Apostas para uma Educação de Qualidade
António Ravara
Universidade Técnica de Lisboa
Uma educação de qualidade
para todos é ainda hoje um ambicioso projecto de futuro. Ambicioso
porque exige uma séria e exigente avaliação da situação
actual do sistema educativo, bem coragem e vontade política para
concretizar o projecto.
A generalização do acesso
ao ensino básico e secundário, a escolaridade obrigatória
e o crescimento exponencial do ensino superior constituíram a primeira
fase da democratização do sistema educativo. A reforma de
Roberto Carneiro, o processo de discussão pública e as parcerias
estabelecidas nas escolas entre vários grupos disciplinares e entre
a escola e as comunidades constituíram a segunda.
Temos então mais escola, para
muitos mais. Significa isso necessariamente melhor escola?
A sociedade portuguesa apercebeu-se
da complexidade do sistema educativo e elege-o como uma das suas principais
preocupações. O que é saudável, e mesmo indispensável,
num país em desenvolvimento. A qualidade da formação
é um elemento chave na qualidade do desenvolvimento. Mas apesar
da falta de dados estatísticos sistemáticos sobre os sistema
educativo, parece claro que o grande déficit é a qualidade
do ensino. O analfabetismo funcional, a dificuldade de acesso ao ensino
superior e o alto insucesso neste, a baixa qualificação dos
profissionais são apenas alguns sintomas.
Se não temos melhor escola,
não está completa uma real democratização do
sistema educativo. As falhas de qualidade são compensadas pela família
e pela comunidade, mecanismo que perpetua as desigualdades. As alterações
na tipologia da família portuguesa, e o enfraquecimento dos mecanismos
de integração, socialização e formação
humana que assentavam nesta faz aumentar substancialmente as responsabilidades
da escola: a escolástica não chega, é necessário
formar cidadãos.
Melhor escola significa uma escola
que forme mulheres e homens para a cidadania, com competências técnicas
e humanas alargadas.
Para avançar na concretização
deste objectivo importa apostar:
i) No combate ao abandono
escolar e ao trabalho infantil.
A escolaridade obrigatória e
o livre acesso ao ensino devem ser prioridades do Estado. Importa tornar
efectivas e generalizar formas de apoio social às famílias
e aos jovens de forma a que não sejam motivos económicos
a ditar o abandono da escola. O apoio social passa também por conhecer
bem as realidades locais e ter soluções desburocratizadas
e próximas das escolas. As soluções casuísticas
são perversas; importa ter políticas (de que o rendimento
mínimo garantido é um exemplo).
ii) No reconhecimento do ensino pré-escolar
como escolaridade obrigatória. As razões do insucesso escolar
começam muitas vezes aqui. Não pode ser uma discriminação
social o acesso à educação pré-escolar. O acesso
a este grau de ensino deve ser tão fácil e imediato como
o acesso ao ensino básico, mesmo que o Estado não tenha uma
rede nacional e universal.
iii) Em mais educação
e menos ensino. A escola não pode ser refém dum certo «sucesso»

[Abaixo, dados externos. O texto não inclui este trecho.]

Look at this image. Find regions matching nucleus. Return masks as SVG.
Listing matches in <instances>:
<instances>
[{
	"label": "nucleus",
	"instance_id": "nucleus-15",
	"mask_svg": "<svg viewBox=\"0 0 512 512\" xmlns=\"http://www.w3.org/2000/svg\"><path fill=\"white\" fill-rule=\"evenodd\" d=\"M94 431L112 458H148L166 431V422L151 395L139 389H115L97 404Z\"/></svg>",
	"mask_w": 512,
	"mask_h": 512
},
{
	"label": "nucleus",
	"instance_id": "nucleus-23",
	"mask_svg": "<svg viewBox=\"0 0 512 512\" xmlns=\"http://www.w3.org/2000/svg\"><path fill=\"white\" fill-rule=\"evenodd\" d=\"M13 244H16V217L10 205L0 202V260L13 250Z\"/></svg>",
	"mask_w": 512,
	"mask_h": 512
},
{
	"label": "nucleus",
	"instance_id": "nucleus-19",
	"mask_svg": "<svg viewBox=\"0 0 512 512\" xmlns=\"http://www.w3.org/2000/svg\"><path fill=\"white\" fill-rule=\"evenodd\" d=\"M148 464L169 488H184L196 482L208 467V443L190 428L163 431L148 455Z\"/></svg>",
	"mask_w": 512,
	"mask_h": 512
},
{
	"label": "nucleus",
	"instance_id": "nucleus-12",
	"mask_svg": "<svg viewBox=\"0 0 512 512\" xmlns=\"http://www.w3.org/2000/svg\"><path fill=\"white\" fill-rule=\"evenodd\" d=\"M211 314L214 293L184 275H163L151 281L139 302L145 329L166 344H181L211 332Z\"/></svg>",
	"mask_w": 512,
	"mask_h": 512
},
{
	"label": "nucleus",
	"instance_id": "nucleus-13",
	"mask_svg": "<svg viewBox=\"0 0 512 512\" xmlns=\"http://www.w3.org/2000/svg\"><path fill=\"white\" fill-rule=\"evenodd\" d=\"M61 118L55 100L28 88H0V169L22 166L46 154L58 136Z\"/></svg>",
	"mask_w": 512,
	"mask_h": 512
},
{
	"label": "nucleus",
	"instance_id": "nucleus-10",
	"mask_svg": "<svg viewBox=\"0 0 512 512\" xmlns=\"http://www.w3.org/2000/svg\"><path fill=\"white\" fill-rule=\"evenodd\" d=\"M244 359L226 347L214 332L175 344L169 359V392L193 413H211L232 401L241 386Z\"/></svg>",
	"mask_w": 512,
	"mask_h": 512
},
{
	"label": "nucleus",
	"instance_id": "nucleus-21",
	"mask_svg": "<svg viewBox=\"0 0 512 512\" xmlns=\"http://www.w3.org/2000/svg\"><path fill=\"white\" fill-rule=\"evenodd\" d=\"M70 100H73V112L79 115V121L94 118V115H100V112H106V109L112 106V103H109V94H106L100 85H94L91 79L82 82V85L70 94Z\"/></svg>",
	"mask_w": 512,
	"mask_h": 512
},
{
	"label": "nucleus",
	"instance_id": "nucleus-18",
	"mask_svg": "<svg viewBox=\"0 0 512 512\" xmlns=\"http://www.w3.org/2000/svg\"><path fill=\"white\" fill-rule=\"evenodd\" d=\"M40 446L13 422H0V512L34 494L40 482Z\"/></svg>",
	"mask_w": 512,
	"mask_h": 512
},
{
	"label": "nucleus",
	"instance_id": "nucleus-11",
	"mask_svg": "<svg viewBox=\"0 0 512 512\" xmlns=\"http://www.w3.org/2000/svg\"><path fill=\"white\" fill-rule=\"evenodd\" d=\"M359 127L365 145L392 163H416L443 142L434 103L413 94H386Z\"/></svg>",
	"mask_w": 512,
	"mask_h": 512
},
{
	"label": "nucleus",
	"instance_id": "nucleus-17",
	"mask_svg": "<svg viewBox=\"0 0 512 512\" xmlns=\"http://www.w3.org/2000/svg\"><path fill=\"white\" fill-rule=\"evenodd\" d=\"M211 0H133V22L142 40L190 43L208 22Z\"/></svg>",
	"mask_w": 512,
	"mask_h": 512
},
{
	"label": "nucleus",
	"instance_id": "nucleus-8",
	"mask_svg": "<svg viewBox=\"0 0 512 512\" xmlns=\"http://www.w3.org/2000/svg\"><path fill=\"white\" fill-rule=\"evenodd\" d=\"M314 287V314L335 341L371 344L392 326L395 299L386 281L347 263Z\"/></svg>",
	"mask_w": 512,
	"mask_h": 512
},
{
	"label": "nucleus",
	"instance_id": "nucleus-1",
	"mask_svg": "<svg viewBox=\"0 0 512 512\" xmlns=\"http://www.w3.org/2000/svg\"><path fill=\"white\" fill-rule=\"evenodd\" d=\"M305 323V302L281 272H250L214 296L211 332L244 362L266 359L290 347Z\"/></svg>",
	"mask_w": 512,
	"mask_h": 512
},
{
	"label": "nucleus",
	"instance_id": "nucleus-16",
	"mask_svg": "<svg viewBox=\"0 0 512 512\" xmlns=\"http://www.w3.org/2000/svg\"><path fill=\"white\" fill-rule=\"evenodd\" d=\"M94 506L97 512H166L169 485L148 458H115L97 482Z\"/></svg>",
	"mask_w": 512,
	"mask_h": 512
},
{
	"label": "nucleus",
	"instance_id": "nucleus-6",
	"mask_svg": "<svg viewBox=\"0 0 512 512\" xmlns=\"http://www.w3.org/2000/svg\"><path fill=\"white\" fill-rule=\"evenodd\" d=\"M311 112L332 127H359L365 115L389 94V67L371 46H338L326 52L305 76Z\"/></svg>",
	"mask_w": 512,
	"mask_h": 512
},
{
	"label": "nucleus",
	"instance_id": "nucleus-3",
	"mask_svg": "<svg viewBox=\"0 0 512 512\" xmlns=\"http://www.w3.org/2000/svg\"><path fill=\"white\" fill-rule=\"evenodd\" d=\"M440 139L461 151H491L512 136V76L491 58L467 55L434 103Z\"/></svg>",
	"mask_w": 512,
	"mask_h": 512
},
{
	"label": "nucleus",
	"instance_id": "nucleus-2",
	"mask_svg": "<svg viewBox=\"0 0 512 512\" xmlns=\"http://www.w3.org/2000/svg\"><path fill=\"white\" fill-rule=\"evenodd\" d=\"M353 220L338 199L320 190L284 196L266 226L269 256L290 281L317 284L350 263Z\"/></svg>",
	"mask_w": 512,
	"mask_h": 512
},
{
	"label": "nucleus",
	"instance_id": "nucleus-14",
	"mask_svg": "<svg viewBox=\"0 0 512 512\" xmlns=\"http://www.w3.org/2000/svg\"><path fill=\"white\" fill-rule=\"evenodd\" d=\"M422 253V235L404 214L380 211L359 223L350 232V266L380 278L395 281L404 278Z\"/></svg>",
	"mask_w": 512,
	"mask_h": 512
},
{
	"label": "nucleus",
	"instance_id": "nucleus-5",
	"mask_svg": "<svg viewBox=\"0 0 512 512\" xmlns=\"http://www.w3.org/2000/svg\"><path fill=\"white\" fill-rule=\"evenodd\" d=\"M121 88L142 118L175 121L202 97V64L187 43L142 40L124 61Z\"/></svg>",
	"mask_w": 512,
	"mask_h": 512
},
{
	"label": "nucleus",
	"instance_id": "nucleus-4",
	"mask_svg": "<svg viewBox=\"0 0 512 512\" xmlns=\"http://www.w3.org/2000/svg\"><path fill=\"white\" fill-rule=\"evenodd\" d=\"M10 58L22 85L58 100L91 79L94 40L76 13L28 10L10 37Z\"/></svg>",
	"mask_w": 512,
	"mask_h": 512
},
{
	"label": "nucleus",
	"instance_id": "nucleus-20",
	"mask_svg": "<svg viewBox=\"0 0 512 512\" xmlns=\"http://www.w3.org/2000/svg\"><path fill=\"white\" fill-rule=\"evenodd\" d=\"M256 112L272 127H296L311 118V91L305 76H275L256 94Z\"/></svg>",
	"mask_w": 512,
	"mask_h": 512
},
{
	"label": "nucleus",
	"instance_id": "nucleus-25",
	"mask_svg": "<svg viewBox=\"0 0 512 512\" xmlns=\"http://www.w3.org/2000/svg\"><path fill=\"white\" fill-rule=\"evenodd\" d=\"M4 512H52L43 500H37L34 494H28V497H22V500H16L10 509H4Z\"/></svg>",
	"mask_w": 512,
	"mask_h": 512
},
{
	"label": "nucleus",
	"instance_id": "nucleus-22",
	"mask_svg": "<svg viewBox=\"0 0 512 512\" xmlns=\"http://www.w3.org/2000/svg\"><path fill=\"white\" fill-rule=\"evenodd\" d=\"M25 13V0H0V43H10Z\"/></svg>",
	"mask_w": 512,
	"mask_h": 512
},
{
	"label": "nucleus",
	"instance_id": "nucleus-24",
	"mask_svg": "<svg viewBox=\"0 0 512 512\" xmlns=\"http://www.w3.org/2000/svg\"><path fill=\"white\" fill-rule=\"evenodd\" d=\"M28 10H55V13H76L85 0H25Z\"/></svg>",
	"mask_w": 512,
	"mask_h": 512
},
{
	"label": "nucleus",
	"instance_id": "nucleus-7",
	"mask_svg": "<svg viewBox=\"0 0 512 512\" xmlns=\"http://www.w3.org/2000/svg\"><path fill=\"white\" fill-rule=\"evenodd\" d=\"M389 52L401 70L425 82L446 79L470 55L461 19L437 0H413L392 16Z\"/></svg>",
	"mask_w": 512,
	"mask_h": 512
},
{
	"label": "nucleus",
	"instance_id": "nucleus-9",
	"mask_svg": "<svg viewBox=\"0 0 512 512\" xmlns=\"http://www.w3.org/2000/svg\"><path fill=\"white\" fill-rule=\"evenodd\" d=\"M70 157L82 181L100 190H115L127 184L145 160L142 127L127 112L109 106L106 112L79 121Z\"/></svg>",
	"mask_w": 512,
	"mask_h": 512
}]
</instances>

educativo. A escola tem uma responsabilidade formativa, não deve
enformar ou mesmo deformar. Importa clarificar os grandes objectivos de
cada grau de ensino, devendo ser comum a todos a vontade de educar crianças
e jovens para serem cidadãos responsáveis, atentos, solidários,
exigentes. Só com estas competências se pode ter profissionais
competentes. Mas a avaliação, o programa, a compostura, transformam-se
muitas vezes em ditadura que silencia e abafa o espaço de liberdade
que deve ser uma escola, uma comunidade educativa. Sendo mais importante
saber fazer perguntas do que ter respostas na ponta da língua, a
avaliação orientada à prova escrita não privilegia
a vontade de compreender e fazer percursos pessoais. Sendo muito mais formador
o trabalho em equipa e as experiências educativas que o individualismo,
a falta de referência e valorização destas experiências
termina por as tornar uma perca de tempo. A reforma que urge nas escolas
não é curricular, é de valorização da
formação de valores e democrática.
iv) Na formação dos professores.
A formação inicial e a formação contínua
específica devem ser obrigatórias. Não é aceitável
que, por exemplo, ensinem Matemática alunos do terceiro ano de uma
licenciatura, sem nenhuma experiência ou formação pedagógica.
A docência é incompatível com a acomodação,
o funcionalismo ou a incompetência.
Muitas escolas incorporaram já
a vontade de ter um projecto educativo. Muitas vezes com forte ligação
à comunidade local, pois neste terreno é fundamental agir
local, mesmo pensado global. Sempre com um corpo de pessoal sem mentalidade
de funcionário, porque a educação não é
uma profissão como outra qualquer. A todos nos é colocado
um desafio: educa como nunca educaste!